#### INSTRUCTIONS TO FOLLOW
Pick out every line below that contains the word "shorts", and copy each one.

━━━━━━━━

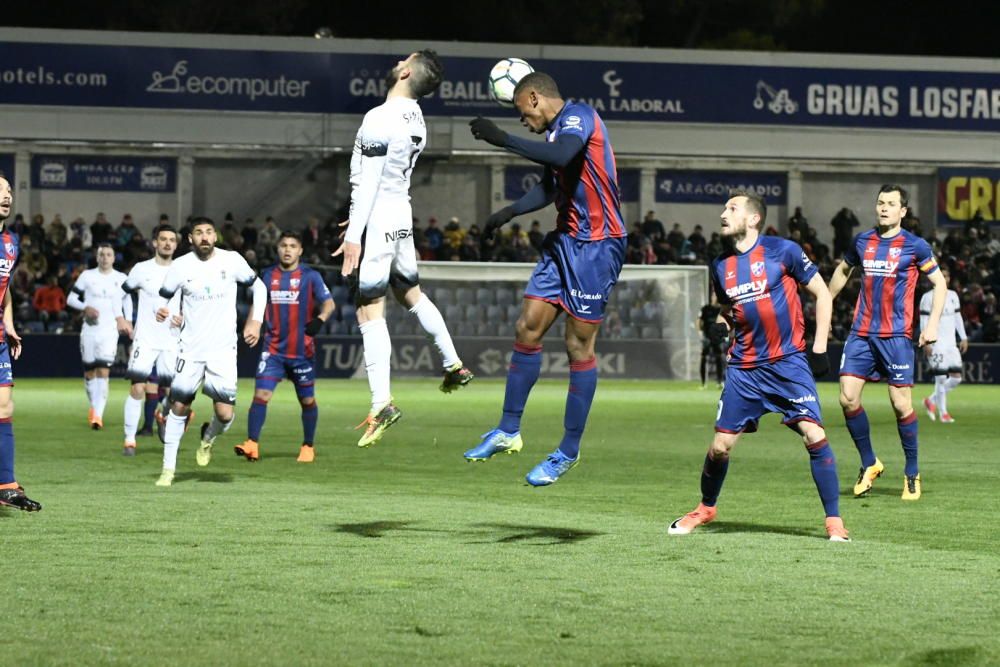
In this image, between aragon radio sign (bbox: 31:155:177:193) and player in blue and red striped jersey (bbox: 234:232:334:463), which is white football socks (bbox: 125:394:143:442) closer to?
player in blue and red striped jersey (bbox: 234:232:334:463)

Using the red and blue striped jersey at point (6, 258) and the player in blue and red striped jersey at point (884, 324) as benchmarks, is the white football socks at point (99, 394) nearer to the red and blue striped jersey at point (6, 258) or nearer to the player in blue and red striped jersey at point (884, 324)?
the red and blue striped jersey at point (6, 258)

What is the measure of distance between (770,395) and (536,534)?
168cm

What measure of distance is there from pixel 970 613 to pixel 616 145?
3697 centimetres

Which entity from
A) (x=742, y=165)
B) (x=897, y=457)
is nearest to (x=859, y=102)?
(x=742, y=165)

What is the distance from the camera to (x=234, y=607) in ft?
21.9

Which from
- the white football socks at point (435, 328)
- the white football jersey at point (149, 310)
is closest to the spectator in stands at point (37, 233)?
the white football jersey at point (149, 310)

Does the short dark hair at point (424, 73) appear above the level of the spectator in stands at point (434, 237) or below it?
below

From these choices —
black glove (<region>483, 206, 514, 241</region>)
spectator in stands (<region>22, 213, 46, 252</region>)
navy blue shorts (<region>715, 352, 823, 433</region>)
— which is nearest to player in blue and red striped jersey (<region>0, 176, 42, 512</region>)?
black glove (<region>483, 206, 514, 241</region>)

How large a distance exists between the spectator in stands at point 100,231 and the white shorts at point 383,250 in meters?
31.2

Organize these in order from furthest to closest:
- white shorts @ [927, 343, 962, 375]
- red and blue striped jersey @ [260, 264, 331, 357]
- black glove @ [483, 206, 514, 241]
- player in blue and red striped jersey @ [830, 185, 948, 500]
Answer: white shorts @ [927, 343, 962, 375]
red and blue striped jersey @ [260, 264, 331, 357]
player in blue and red striped jersey @ [830, 185, 948, 500]
black glove @ [483, 206, 514, 241]

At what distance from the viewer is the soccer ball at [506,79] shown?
9.11 metres

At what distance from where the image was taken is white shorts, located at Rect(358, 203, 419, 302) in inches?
355

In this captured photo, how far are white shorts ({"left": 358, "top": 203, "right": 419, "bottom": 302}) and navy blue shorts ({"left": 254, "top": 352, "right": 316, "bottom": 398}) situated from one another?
6486 mm

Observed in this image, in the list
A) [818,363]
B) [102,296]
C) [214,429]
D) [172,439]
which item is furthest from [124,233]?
[818,363]
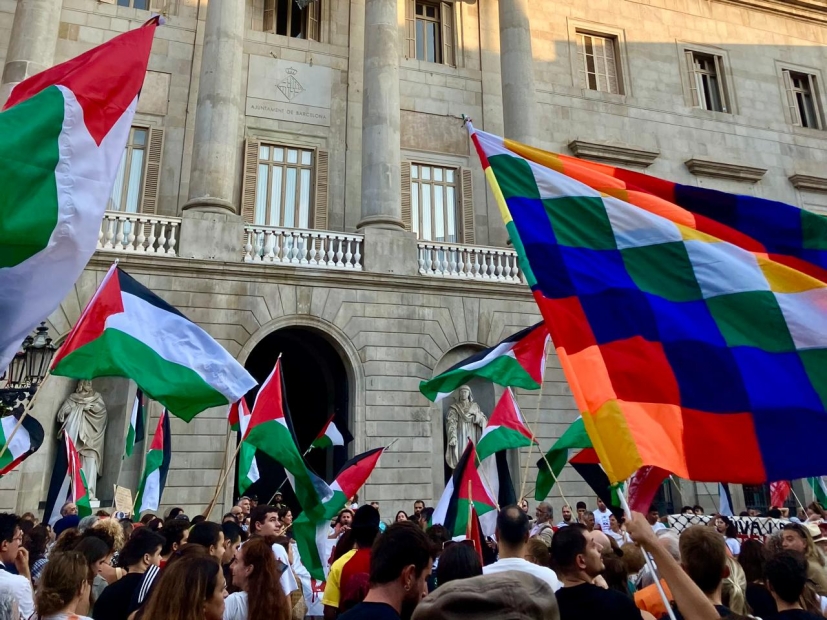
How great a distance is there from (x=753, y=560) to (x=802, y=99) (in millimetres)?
26483

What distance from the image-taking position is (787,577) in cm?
363

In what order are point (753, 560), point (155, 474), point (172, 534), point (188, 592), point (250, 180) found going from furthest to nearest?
1. point (250, 180)
2. point (155, 474)
3. point (172, 534)
4. point (753, 560)
5. point (188, 592)

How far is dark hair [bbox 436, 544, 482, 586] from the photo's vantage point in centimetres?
386

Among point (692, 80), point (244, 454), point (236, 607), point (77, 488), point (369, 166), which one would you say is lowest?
point (236, 607)

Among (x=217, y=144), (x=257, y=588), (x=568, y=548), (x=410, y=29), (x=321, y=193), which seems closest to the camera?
(x=568, y=548)

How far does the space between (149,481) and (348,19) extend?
596 inches

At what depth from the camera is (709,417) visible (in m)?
3.67

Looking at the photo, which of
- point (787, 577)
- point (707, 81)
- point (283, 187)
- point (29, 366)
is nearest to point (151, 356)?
point (29, 366)

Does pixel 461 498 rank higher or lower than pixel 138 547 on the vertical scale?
higher

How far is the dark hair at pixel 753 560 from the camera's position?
4574 millimetres

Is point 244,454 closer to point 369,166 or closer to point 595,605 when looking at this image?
point 595,605

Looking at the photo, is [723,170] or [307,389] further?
[723,170]

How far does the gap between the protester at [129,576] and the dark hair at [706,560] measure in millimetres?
3091

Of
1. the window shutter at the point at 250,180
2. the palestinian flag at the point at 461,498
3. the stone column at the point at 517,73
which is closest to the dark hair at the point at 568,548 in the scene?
the palestinian flag at the point at 461,498
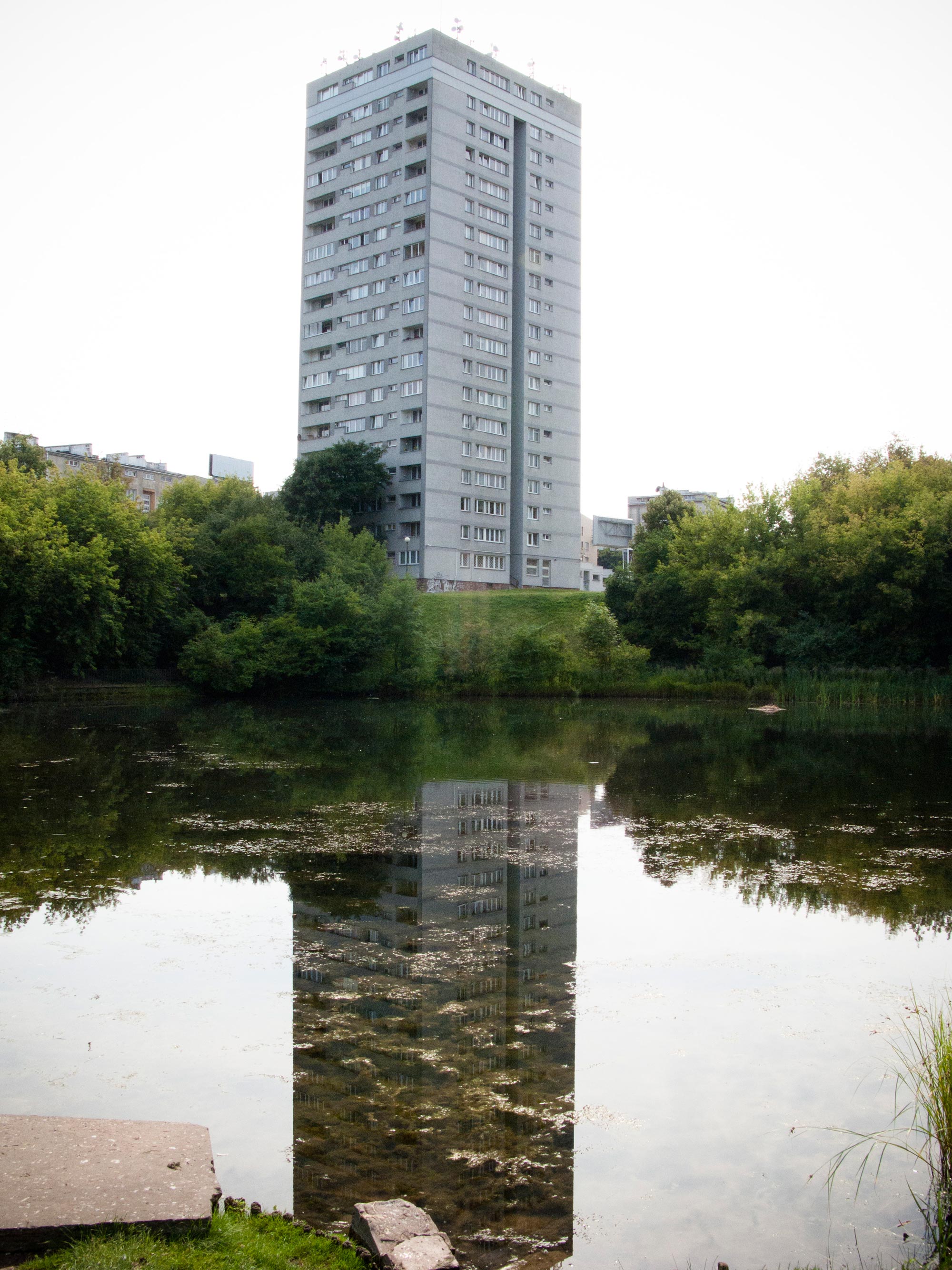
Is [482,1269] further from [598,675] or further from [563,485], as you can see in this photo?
[563,485]

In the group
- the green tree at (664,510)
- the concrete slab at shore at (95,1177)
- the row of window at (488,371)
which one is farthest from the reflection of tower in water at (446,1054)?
the row of window at (488,371)

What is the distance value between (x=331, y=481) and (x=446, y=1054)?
7509cm

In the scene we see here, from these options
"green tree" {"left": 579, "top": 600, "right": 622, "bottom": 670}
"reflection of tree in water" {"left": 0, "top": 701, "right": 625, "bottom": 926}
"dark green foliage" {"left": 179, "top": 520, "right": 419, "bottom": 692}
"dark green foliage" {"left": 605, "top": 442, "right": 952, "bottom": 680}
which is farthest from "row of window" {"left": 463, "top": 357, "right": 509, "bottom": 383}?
"reflection of tree in water" {"left": 0, "top": 701, "right": 625, "bottom": 926}

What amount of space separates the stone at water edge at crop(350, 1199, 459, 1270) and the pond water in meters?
0.33

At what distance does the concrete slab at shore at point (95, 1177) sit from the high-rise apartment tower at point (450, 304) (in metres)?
76.1

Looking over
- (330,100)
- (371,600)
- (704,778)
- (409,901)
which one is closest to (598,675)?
(371,600)

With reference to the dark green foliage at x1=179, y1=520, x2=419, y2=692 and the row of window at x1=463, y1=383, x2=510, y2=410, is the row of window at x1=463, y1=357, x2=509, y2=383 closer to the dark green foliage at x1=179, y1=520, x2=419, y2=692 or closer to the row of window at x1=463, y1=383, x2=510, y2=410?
the row of window at x1=463, y1=383, x2=510, y2=410

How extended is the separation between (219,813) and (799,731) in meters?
21.3

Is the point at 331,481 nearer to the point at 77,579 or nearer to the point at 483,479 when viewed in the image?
the point at 483,479

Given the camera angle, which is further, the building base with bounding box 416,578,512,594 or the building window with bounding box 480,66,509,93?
the building window with bounding box 480,66,509,93

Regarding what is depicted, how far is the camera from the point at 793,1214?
489cm

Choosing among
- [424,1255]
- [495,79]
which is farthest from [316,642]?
[495,79]

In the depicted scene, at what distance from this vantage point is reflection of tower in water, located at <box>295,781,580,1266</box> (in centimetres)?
496

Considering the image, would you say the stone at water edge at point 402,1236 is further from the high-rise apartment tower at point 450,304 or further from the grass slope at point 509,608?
the high-rise apartment tower at point 450,304
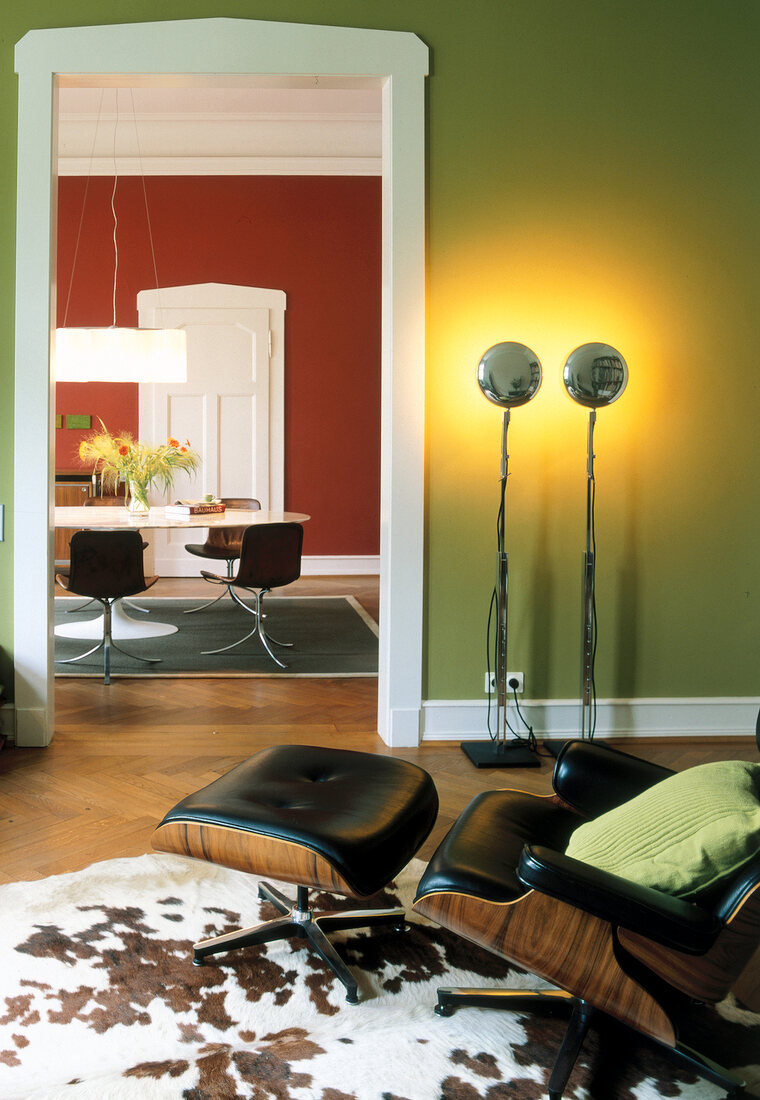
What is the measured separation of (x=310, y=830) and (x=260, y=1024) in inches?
16.8

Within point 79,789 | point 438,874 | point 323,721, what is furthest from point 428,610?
point 438,874

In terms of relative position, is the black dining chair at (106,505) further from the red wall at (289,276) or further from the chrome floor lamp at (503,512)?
the chrome floor lamp at (503,512)

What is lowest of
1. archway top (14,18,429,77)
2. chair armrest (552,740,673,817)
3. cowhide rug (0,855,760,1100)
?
cowhide rug (0,855,760,1100)

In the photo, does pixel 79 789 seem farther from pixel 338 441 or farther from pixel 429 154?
pixel 338 441

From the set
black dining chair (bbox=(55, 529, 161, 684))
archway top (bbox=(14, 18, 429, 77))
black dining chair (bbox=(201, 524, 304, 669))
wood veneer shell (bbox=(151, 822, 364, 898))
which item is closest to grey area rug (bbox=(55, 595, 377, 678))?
black dining chair (bbox=(201, 524, 304, 669))

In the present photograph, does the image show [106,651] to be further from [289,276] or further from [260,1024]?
[289,276]

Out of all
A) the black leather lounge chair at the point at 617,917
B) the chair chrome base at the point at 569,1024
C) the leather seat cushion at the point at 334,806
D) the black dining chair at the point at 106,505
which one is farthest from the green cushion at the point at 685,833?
the black dining chair at the point at 106,505

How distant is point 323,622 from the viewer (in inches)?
271

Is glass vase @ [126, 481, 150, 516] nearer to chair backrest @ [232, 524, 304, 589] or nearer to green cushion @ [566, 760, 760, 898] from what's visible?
chair backrest @ [232, 524, 304, 589]

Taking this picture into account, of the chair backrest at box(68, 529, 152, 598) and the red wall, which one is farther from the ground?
the red wall

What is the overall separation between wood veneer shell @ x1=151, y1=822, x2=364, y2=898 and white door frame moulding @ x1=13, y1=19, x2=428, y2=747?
1982 mm

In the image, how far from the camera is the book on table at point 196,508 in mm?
5770

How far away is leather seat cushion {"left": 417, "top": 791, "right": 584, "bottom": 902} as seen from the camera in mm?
1811

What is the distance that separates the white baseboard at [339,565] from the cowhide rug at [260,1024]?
268 inches
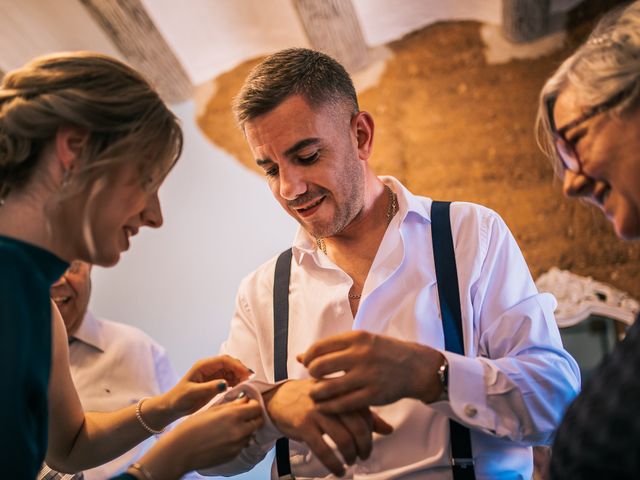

━━━━━━━━

#### RESULT OF THIS EXERCISE
navy blue shorts (<region>715, 352, 823, 433</region>)
How large a distance exists between the spectator in stands at point 100,231 and the white shorts at point 383,250 in meters?
- white shorts @ [927, 343, 962, 375]
Answer: white shorts @ [927, 343, 962, 375]
At what distance from where the image was taken is white shorts, located at Rect(358, 203, 419, 302) in inches?
In this captured photo, how far are white shorts ({"left": 358, "top": 203, "right": 419, "bottom": 302}) and navy blue shorts ({"left": 254, "top": 352, "right": 316, "bottom": 398}) situated from one another?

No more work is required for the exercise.